The flinch in Maggie’s shoulders apparently told John all he needed to know.

He leaned a hip against the counter to face her. And even though he ducked his head to try to read what she was sure was an unnatural pallor to her chilled skin, she never raised her gaze above the earth, eagle and anchor logo on his T-shirt. “If that was your ex, making calls and setting fires and who knows what else, you need to call your attorney now.”

How could the man who’d chased away a bone-deep chill just hours earlier make her feel so cold now? She hugged her arms tighter and nodded toward the clock on the stove. “Before three in the morning?”

“I don’t mind waking him.”

“Fortunately it’s not your decision to make.” Tipping her head to finally meet that probing gaze, she flashed him a look that she hoped would put an end to the conversation.

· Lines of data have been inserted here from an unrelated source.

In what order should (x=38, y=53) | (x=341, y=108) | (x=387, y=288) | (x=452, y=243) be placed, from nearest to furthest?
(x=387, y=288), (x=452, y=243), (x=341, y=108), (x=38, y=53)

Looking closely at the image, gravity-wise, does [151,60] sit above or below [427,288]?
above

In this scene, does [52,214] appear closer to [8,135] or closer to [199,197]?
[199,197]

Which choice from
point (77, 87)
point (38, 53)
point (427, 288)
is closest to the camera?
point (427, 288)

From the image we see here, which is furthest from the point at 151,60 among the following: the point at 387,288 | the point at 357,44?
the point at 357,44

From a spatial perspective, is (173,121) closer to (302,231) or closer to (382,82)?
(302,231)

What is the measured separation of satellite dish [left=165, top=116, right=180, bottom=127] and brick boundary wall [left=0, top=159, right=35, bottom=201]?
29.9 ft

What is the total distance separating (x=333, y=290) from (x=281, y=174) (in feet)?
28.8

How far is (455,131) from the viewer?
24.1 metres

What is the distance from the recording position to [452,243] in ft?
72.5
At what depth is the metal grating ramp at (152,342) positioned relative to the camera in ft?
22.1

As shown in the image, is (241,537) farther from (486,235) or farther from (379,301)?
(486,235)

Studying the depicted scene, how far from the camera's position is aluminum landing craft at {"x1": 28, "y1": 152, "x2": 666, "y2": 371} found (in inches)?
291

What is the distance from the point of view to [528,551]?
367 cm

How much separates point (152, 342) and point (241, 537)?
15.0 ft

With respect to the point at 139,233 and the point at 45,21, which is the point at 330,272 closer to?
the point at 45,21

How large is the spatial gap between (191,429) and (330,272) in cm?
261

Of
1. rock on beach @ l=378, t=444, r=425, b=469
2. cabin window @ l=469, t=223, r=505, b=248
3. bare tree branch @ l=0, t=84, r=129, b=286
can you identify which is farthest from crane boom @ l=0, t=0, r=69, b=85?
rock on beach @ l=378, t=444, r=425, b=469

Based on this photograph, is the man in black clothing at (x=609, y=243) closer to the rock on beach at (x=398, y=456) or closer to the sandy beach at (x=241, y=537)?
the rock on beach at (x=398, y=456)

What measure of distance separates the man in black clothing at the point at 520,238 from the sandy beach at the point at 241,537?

She spun around to retrieve her windbreaker from the back of a chair and slide her arms into the sleeves. What had she been thinking—allowing John Murdock into her home? Standing here in her pajamas? Turning to him for solace and support because a nightmare from her past resurrected itself and caught her off guard?

She needed to back off the whole idea of having a hero come to her rescue. She needed to be self-sufficient. She needed to think this through. “We can’t even prove that that was Danny who called.”

“Twice. In the middle of the night.” He straightened from the counter, making the distance she’d tried to put between them seem insignificant.